Mom and Dad’s marriage was a very difficult one. During the marriage Mom gave birth to 8 children, 3 of whom were stillborn and one, Danny, who died after a very brief life of 6 weeks. I cannot imagine the pain and sadness that resulted.
At a certain point in the late 1960’s my mother made a decision that no woman made lightly at that time: her marriage did not provide her the support she needed. Women at that time did not leave a marriage lightly or easily. Whatever a single mother has to endure today is rough enough. Before family law was reformed in the 1970’s, leaving a husband meant instant poverty and shunning by society.
Mom did it and worked hard to make sure that we children didn’t suffer. She worked as a housecleaner, factory worker, newspaper carrier and crossing guard to ensure that there was always food on the table. At one point she was working 3 jobs at once.
To me, all of this makes me think of my mother as brave and strong now. At the time, however, all I saw was something that led me to believe that she was weak. In fact, I now see it as another way my mother embodied the notion of finding a way to get the job done and cope as best as one can.

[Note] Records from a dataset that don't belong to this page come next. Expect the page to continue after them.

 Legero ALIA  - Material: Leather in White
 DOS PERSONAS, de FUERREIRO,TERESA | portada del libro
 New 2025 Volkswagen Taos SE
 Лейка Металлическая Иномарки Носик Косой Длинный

This next bit may fall into the category of speaking ill of the dead, but I see it as my mother’s greatest accomplishment.

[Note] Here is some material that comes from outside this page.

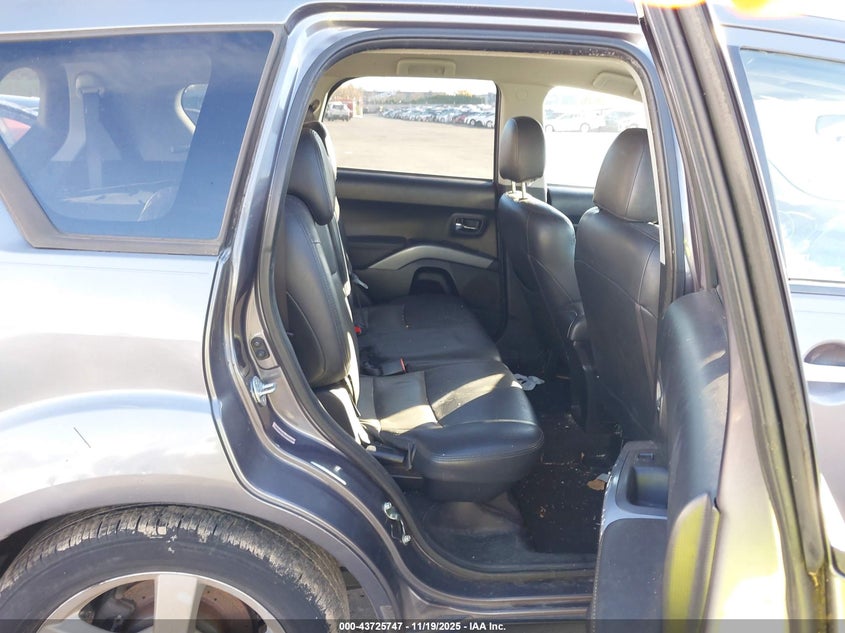 2008 Mitsubishi Outlander Xls VIN: JA4MS41X08Z008261 Lot: 43725747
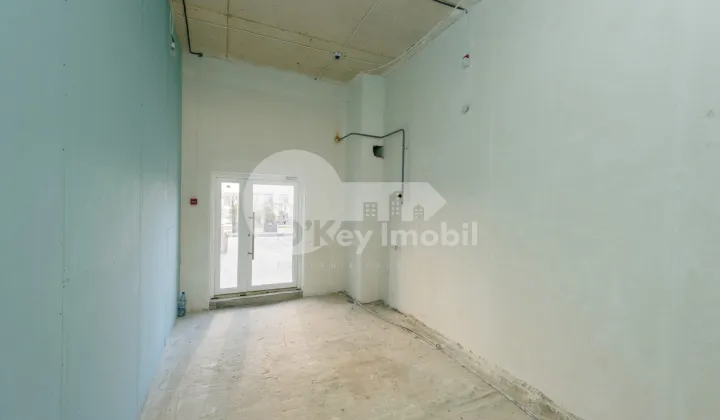 Spațiu comercial, Buiucani, VASILE LUPU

In addition to all the work she did and all the sacrifices she made, my mother also lived with alcoholism. I can’t say when it started or how much she drank, but I can tell you that increasingly it took over Mom’s life and ours, too.
But in the early ‘80’s my mother was hospitalized as a result of the effects of alcohol on her stomach. She was close to death and had a very large portion of her stomach removed. From that time until her death last week, she lived a sober life. She battled her demons and won. Her 25 year medallion from her AA group attests to her victory, which was not won all at once, but was won every day of the rest of her life.
In AA, as everywhere, my mother made friends and showed that her determination (or stubbornness) and her humour could be an example to others. We learned it as children. To me, although it took me a long time to learn it, my mother was brave and did what needed to be done to get the job done.
My memories of my mother are more than of a heroine and conflicted person. She made peanut butter cookies (that I didn’t eat very often, because I didn’t really like them, but my brother did) and a great meatloaf. Her favourite perfume was Lily of the Valley from Avon. Every Saturday for as long as I could remember we watched Hee Haw together. I learned to love the music of Johnny Cash, Hank Snow, Hank Williams Jr., Tammy Wynette and many other country singers. She showed up to every parent teacher interview and saved every badge I ever earned in school, along with all of my report cards.
One of the things that I always found corny at the time was when she was decorating the house for Christmas in November. She would put up scores of Christmas or winter-themed candles. It’s one of those enduring memories of her life. It took hours to put them up and hours to put them away so that none of them were damaged. That provided some huge lessons in patience and getting the job done.